- Data for review
^^^^

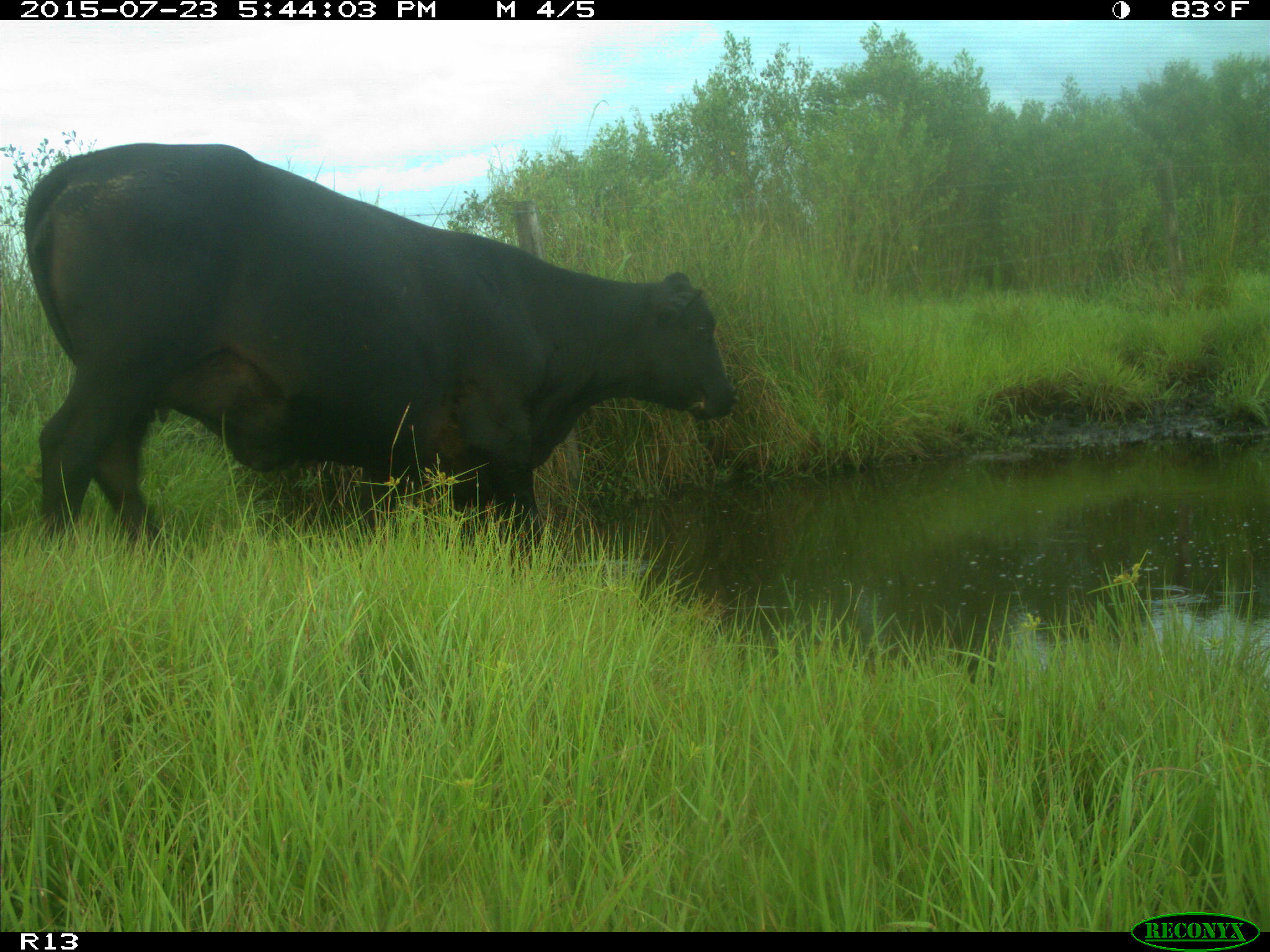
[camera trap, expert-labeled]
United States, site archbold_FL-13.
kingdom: Animalia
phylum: Chordata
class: Mammalia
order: Artiodactyla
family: Bovidae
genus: Bos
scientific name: Bos taurus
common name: domestic cow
Bos taurus (domestic cow).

^^^^

- What to do
Transcribe each line above verbatim, with the pictures left out.

- Answer to this exercise
[camera trap, expert-labeled]
United States, site archbold_FL-13.
kingdom: Animalia
phylum: Chordata
class: Mammalia
order: Artiodactyla
family: Bovidae
genus: Bos
scientific name: Bos taurus
common name: domestic cow
Bos taurus (domestic cow).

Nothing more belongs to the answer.